== Task objective ==
Start at the top of the records below and copy them exactly to the end.

== Dataset entries ==
▶
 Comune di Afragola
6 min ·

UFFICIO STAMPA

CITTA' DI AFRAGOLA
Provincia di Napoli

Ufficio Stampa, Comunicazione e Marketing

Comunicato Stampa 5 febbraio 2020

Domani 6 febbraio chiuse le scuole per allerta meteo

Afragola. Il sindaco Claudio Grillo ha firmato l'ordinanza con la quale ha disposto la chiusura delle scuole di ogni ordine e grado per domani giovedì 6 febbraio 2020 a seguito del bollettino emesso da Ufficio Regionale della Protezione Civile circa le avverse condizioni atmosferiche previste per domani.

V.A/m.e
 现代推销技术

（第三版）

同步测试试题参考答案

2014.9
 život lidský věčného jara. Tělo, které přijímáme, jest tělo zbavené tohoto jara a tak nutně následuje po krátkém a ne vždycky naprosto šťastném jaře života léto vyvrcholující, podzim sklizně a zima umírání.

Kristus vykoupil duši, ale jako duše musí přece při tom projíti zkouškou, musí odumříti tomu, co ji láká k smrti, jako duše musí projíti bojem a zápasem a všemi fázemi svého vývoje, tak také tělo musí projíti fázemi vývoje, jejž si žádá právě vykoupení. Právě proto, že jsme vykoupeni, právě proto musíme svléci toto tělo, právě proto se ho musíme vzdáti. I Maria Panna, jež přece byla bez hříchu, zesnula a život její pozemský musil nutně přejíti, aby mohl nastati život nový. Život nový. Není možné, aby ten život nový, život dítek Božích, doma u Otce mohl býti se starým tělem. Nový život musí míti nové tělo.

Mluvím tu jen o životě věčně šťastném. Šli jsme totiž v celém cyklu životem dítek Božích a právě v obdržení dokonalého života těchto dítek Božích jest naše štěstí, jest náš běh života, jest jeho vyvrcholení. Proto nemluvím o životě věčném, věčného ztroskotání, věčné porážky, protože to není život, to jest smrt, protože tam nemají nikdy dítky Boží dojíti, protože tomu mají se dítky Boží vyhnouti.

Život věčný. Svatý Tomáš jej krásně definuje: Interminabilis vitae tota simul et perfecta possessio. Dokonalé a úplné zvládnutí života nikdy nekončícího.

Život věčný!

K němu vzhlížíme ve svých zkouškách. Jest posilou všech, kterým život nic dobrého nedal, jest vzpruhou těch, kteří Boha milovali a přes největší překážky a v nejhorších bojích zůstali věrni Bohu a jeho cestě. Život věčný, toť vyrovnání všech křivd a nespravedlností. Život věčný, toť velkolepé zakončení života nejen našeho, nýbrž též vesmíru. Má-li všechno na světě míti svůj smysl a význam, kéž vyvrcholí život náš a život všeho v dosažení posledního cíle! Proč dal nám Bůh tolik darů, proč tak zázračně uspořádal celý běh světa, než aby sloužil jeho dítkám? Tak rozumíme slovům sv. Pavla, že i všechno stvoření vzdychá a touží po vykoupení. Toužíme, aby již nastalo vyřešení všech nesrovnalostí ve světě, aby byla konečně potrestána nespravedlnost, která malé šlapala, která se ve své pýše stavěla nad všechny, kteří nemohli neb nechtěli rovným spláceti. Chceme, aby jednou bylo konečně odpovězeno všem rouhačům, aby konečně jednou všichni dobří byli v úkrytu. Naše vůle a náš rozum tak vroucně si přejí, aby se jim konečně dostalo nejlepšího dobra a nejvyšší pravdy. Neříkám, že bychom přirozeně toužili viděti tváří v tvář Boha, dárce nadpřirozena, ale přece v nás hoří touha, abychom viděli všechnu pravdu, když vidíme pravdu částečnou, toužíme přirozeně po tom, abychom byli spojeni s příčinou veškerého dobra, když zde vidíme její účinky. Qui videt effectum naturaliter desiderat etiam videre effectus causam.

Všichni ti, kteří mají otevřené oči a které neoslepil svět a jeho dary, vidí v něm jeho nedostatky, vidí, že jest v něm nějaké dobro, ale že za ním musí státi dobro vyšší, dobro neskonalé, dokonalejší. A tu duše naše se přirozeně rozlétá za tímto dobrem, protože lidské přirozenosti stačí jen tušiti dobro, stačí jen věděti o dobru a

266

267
◀
== Reply ==
 Comune di Afragola
6 min ·

UFFICIO STAMPA

CITTA' DI AFRAGOLA
Provincia di Napoli

Ufficio Stampa, Comunicazione e Marketing

Comunicato Stampa 5 febbraio 2020

Domani 6 febbraio chiuse le scuole per allerta meteo

Afragola. Il sindaco Claudio Grillo ha firmato l'ordinanza con la quale ha disposto la chiusura delle scuole di ogni ordine e grado per domani giovedì 6 febbraio 2020 a seguito del bollettino emesso da Ufficio Regionale della Protezione Civile circa le avverse condizioni atmosferiche previste per domani.

V.A/m.e
 现代推销技术

（第三版）

同步测试试题参考答案

2014.9
 život lidský věčného jara. Tělo, které přijímáme, jest tělo zbavené tohoto jara a tak nutně následuje po krátkém a ne vždycky naprosto šťastném jaře života léto vyvrcholující, podzim sklizně a zima umírání.

Kristus vykoupil duši, ale jako duše musí přece při tom projíti zkouškou, musí odumříti tomu, co ji láká k smrti, jako duše musí projíti bojem a zápasem a všemi fázemi svého vývoje, tak také tělo musí projíti fázemi vývoje, jejž si žádá právě vykoupení. Právě proto, že jsme vykoupeni, právě proto musíme svléci toto tělo, právě proto se ho musíme vzdáti. I Maria Panna, jež přece byla bez hříchu, zesnula a život její pozemský musil nutně přejíti, aby mohl nastati život nový. Život nový. Není možné, aby ten život nový, život dítek Božích, doma u Otce mohl býti se starým tělem. Nový život musí míti nové tělo.

Mluvím tu jen o životě věčně šťastném. Šli jsme totiž v celém cyklu životem dítek Božích a právě v obdržení dokonalého života těchto dítek Božích jest naše štěstí, jest náš běh života, jest jeho vyvrcholení. Proto nemluvím o životě věčném, věčného ztroskotání, věčné porážky, protože to není život, to jest smrt, protože tam nemají nikdy dítky Boží dojíti, protože tomu mají se dítky Boží vyhnouti.

Život věčný. Svatý Tomáš jej krásně definuje: Interminabilis vitae tota simul et perfecta possessio. Dokonalé a úplné zvládnutí života nikdy nekončícího.

Život věčný!

K němu vzhlížíme ve svých zkouškách. Jest posilou všech, kterým život nic dobrého nedal, jest vzpruhou těch, kteří Boha milovali a přes největší překážky a v nejhorších bojích zůstali věrni Bohu a jeho cestě. Život věčný, toť vyrovnání všech křivd a nespravedlností. Život věčný, toť velkolepé zakončení života nejen našeho, nýbrž též vesmíru. Má-li všechno na světě míti svůj smysl a význam, kéž vyvrcholí život náš a život všeho v dosažení posledního cíle! Proč dal nám Bůh tolik darů, proč tak zázračně uspořádal celý běh světa, než aby sloužil jeho dítkám? Tak rozumíme slovům sv. Pavla, že i všechno stvoření vzdychá a touží po vykoupení. Toužíme, aby již nastalo vyřešení všech nesrovnalostí ve světě, aby byla konečně potrestána nespravedlnost, která malé šlapala, která se ve své pýše stavěla nad všechny, kteří nemohli neb nechtěli rovným spláceti. Chceme, aby jednou bylo konečně odpovězeno všem rouhačům, aby konečně jednou všichni dobří byli v úkrytu. Naše vůle a náš rozum tak vroucně si přejí, aby se jim konečně dostalo nejlepšího dobra a nejvyšší pravdy. Neříkám, že bychom přirozeně toužili viděti tváří v tvář Boha, dárce nadpřirozena, ale přece v nás hoří touha, abychom viděli všechnu pravdu, když vidíme pravdu částečnou, toužíme přirozeně po tom, abychom byli spojeni s příčinou veškerého dobra, když zde vidíme její účinky. Qui videt effectum naturaliter desiderat etiam videre effectus causam.

Všichni ti, kteří mají otevřené oči a které neoslepil svět a jeho dary, vidí v něm jeho nedostatky, vidí, že jest v něm nějaké dobro, ale že za ním musí státi dobro vyšší, dobro neskonalé, dokonalejší. A tu duše naše se přirozeně rozlétá za tímto dobrem, protože lidské přirozenosti stačí jen tušiti dobro, stačí jen věděti o dobru a

266

267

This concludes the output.